Opinion: Why I’m Striking
By Dr. Will Pooley, Senior Lecturer in Modern History
On Thursday 24th November 2022, university staff across the United Kingdom will take the first of three days of strike action (the next two days are on Friday 25th and Wednesday 30th November). Many of the historians who teach students at the University of Bristol will be among the UCU (University and Colleges Union) staff walking out.
We hate doing this.
It is incredibly disruptive for students and can cause serious problems for the courses we teach. We believe passionately in the teaching we do. Interrupting it hurts. Much of this teaching is prepared in advance, so by going on strike we effectively lose pay for a lot of work we have already done.
And I’ll be honest: losing the pay hurts pretty badly, too. It has never been more expensive to just pay the rent, pay the bills, and eat than it is in late 2022. All the signs are that things are going to get a lot worse in the coming years.
Yet despite all that, I will still be walking out. Why?
Staff at universities have two disputes with our employers. The ins and outs of the issues are complicated, but the first dispute is over pensions, and the second concerns pay and working conditions. In both cases, the basic facts cannot be denied: on every measure working in universities has gotten worse.
In the last decade or more, pay for university staff has not kept up with inflation, meaning that, for instance, a lecturer doing the same job in 2022 is paid a salary that is worth 25% less when it comes to paying the bills.
During the same period, university leaders have repeatedly undermined the pension scheme that most academic staff pay into, the USS (University Superannuation Scheme). The twists and turns of this sorry story are complicated, but the outcome is just as brutal as pay stagnation has been. In the latest round of changes this year, the value of a typical pension from the scheme shrunk by 20%. Financial commentators and pensions experts remain baffled by how the scheme is being run.
At the same time, working in universities has become harder, and more exploitative. University bosses continue to shift more and more of their staff onto insecure contracts. Instead of offering a lecturer or a librarian an open-ended job that they might be in for 5, 10 or 30 years, universities employ greater and greater numbers of staff on fixed-term contracts. Every summer, many of the staff running the university behind the scenes are still in the dark as to whether they will be coming back the next year. The same is true of many lecturers. Some are even paid by the hour.
Across the UK, 42% of university staff on casual contracts like this reported that they struggled to pay household bills. Is it any wonder that half of the university staff shows signs of depression? The next time you hear someone sounding off about the selfishness of wealthy university professors going on strike, remember that we are on strike for the sake of university staff who are struggling to make ends meet.
The people who run universities cannot argue with these basic facts. Staff work more for less pay, with less job security, and worse prospects for retirement.
What university bosses point out in return is how ‘difficult’ the funding environment is. Universities get less now than they used to get from the government. Brexit has mutilated some of the research and business opportunities universities depended on.
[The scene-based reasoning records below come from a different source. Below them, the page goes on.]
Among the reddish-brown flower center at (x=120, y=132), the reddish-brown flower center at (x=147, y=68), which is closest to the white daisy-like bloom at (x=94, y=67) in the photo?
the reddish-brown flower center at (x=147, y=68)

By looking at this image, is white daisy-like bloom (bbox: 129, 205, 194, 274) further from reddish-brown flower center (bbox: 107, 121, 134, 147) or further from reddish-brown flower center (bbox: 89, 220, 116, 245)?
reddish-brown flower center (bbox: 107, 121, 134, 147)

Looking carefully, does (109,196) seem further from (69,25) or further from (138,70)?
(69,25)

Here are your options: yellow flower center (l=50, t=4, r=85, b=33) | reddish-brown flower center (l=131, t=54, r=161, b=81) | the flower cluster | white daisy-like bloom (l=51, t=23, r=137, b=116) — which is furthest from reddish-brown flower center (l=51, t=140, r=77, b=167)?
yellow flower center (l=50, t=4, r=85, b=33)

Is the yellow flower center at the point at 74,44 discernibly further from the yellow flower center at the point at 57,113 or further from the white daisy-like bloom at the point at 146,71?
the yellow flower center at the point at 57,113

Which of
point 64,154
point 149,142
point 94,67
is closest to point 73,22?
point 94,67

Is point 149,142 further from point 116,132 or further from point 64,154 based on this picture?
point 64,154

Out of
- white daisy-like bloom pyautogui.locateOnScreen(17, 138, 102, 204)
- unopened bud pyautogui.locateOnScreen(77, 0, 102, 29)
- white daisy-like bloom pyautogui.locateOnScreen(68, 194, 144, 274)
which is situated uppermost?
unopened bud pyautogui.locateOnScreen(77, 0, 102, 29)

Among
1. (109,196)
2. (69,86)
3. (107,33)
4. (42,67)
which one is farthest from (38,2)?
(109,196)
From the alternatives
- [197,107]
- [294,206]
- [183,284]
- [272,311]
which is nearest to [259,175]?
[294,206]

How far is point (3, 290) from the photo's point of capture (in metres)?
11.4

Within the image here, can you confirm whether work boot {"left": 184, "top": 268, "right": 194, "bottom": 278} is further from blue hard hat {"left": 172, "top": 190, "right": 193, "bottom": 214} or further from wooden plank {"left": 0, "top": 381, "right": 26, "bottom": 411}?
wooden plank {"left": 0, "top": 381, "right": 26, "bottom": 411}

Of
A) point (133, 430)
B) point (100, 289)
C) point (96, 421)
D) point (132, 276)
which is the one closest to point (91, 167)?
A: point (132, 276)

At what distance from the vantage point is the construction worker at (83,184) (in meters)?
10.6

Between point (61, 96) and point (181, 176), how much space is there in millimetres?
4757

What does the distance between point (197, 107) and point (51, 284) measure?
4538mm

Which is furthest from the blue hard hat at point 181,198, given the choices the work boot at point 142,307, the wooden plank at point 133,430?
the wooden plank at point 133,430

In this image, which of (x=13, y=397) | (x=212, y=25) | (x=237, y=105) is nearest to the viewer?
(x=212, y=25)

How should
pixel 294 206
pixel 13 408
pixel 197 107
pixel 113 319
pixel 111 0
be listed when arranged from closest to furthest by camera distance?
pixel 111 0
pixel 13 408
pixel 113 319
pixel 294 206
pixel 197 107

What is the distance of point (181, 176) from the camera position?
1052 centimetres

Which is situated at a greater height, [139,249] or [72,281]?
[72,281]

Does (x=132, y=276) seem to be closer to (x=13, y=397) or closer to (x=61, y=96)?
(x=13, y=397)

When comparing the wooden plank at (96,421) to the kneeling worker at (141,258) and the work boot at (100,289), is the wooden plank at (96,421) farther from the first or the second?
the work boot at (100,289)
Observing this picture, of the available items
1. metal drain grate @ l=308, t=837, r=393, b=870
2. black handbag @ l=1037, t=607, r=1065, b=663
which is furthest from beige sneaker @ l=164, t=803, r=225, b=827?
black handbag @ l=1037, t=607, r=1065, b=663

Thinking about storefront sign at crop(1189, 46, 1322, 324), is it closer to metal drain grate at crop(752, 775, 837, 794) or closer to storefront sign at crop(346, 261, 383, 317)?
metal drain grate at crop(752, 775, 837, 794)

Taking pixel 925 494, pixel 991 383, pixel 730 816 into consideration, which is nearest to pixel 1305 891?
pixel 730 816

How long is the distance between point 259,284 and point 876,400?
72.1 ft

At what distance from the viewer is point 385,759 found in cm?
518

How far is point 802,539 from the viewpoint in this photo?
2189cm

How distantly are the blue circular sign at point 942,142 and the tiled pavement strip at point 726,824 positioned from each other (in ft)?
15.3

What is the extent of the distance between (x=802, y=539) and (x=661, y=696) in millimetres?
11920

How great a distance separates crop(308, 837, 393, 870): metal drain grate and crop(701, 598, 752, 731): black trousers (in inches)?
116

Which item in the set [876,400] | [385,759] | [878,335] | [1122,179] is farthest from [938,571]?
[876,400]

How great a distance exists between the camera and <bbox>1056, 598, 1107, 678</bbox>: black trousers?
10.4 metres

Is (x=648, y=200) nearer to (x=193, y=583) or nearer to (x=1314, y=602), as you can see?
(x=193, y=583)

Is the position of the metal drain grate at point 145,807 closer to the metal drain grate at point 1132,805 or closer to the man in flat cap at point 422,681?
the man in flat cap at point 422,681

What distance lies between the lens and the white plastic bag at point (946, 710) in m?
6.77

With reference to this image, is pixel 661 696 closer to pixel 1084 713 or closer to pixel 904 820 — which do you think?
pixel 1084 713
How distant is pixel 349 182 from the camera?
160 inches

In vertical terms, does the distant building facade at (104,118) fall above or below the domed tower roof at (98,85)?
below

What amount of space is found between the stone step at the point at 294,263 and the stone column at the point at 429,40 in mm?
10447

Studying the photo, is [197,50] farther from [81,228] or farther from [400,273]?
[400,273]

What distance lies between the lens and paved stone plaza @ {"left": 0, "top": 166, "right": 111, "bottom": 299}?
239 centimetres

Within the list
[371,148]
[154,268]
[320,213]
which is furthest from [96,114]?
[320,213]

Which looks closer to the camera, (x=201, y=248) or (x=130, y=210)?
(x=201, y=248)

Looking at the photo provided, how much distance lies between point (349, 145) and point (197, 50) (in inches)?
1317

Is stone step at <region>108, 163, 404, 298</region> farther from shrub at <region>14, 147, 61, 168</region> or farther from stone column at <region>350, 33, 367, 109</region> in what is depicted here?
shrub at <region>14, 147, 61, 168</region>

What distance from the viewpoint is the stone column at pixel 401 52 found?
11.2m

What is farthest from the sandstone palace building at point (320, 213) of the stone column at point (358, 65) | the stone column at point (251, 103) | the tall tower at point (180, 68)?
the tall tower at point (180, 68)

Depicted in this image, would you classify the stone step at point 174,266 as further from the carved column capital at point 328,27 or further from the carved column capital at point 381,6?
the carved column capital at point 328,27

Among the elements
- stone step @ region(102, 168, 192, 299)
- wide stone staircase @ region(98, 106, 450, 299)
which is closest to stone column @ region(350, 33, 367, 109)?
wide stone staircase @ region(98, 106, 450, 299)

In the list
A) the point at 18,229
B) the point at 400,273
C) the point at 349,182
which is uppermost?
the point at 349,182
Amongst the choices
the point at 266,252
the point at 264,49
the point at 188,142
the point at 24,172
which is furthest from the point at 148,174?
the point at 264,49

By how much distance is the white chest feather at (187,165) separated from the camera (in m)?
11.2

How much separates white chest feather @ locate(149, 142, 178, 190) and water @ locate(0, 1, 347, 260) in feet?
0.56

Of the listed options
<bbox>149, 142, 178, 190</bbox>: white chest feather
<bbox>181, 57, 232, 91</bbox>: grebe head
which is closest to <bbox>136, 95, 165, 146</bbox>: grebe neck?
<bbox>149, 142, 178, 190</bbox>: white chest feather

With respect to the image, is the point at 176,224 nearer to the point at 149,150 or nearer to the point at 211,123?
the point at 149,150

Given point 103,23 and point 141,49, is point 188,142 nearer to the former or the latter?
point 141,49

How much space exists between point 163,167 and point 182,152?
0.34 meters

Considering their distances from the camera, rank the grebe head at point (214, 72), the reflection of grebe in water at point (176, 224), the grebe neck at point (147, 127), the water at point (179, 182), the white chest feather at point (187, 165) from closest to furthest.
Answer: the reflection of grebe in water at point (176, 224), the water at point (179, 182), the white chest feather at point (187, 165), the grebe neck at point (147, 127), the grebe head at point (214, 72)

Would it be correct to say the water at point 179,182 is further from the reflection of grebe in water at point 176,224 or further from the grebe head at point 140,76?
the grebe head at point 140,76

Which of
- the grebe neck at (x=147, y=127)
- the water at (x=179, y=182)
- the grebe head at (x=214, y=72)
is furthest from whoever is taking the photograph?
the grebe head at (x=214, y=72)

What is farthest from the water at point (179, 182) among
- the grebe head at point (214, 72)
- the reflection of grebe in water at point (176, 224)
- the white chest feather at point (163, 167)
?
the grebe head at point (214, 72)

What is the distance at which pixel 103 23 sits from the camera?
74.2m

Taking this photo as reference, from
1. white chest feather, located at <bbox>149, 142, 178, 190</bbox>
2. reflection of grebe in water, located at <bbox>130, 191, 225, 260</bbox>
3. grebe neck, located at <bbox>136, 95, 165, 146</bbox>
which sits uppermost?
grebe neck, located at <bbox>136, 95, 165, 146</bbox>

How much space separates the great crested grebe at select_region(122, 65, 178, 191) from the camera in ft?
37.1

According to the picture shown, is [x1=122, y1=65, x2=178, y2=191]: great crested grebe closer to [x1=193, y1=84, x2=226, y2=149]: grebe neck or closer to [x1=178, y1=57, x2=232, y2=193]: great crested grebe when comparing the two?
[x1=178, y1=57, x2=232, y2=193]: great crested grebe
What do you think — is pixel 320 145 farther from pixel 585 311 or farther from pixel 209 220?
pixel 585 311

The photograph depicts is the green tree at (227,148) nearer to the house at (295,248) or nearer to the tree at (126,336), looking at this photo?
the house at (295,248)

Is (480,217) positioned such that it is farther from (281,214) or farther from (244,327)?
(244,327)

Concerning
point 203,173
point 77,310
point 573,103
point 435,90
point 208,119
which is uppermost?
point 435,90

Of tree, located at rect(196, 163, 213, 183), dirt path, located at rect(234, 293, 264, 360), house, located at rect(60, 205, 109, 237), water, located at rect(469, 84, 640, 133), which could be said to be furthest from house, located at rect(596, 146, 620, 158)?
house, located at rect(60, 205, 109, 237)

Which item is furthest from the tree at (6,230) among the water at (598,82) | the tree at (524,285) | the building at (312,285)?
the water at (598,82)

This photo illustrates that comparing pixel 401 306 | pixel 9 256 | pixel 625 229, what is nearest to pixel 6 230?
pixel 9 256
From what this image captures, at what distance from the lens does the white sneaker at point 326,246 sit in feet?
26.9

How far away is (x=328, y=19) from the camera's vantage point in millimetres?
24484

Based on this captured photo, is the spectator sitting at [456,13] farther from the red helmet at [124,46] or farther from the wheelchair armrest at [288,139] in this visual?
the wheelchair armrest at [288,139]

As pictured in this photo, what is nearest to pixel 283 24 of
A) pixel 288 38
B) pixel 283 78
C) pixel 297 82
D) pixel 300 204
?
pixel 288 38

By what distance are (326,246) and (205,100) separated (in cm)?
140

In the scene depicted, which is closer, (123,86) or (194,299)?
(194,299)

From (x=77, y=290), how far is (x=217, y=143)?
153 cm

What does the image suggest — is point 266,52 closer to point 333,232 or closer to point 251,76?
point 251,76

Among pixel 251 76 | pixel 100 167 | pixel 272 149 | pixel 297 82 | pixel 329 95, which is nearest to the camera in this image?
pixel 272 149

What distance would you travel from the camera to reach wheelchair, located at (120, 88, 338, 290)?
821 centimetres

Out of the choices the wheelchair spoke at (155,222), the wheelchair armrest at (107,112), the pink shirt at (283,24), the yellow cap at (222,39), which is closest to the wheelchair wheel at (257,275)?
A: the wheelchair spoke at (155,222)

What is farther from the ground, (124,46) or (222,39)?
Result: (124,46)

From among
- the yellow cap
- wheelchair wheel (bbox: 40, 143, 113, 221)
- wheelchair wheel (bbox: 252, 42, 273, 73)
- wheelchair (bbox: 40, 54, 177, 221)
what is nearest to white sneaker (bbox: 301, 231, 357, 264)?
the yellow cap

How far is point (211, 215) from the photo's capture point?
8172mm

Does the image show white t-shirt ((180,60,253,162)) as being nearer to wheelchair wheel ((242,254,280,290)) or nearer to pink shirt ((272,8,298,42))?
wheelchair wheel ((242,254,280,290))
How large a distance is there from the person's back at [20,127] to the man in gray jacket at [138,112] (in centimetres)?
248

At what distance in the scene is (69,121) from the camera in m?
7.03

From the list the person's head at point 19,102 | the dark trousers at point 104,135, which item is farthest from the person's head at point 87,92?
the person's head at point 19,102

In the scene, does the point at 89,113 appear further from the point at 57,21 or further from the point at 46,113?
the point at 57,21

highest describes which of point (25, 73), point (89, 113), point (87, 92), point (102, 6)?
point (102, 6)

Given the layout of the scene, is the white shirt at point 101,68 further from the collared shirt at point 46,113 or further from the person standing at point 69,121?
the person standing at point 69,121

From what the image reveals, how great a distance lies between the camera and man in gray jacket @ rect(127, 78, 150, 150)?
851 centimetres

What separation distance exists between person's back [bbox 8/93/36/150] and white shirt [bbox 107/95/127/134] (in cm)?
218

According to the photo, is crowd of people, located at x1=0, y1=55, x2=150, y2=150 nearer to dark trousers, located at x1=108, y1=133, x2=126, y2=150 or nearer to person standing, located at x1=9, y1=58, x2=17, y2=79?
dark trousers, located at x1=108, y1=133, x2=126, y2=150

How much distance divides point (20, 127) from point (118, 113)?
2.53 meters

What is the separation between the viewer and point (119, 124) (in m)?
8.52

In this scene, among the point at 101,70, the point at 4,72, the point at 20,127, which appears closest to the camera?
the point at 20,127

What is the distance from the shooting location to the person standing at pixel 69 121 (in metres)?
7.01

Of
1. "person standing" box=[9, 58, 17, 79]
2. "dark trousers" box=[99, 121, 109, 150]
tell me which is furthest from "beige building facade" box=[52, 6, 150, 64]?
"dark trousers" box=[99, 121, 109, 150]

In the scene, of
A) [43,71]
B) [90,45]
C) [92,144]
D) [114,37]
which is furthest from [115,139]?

Home student fees – which most university staff opposed when they were introduced – are slowly starving the sector for the same reason that staff pay is worth less and less: inflation.
This all sounds very convincing. Universities just don’t have enough cash to pay staff or underwrite their pensions.
But let me add in a final piece of historical context: as these changes have filtered down, universities have come to devote a smaller and smaller proportion of their expenditure on staff. This is a change in recent history, a deterioration driven by a vision of universities that sees them as something more like global corporations than communities of learning. The cuts to the pension scheme are an obvious example. The problem for university bosses is not the overall financial viability of the pension. Instead, changes to the pension are part of a long-term project to shift the risk for our retirement onto individuals. This will be disastrous for me and my colleagues in our retirement but is convenient for university finance directors who want to borrow large amounts of money.
We are going on strike to challenge this deterioration of universities across the whole country. Our industrial action is one of the few powerful tools we have to challenge university bosses. By withdrawing our labour, we stop all sorts of work that happen at the university. For students, this is most obvious in missed teaching, rescheduled assessments, and facilities or libraries that become unavailable.
But the strikes also bring the invisible university to a halt. No writing research articles. No applying for funding. No preparing teaching. No administering complex IT systems.
What we want to achieve is fairly simple. We want fair – and equal – pay for our work, secure contracts, and fair pensions. We will achieve this sooner the more people support and join our strike.
The people who run universities also want something simple.
They want to ignore these problems. They want to ‘mitigate’ our strikes and wait out another round, as they did the last time we went on strike. They don’t want people to think about the recent histories of universities as places where profit has increasingly been prioritized over education.
If we win, universities will change once again, as the pendulum of history swings back to properly funding teaching, education, and everything else that makes universities exciting, creative, and joyous.
If they win, the question is whether there will be anything resembling the university left.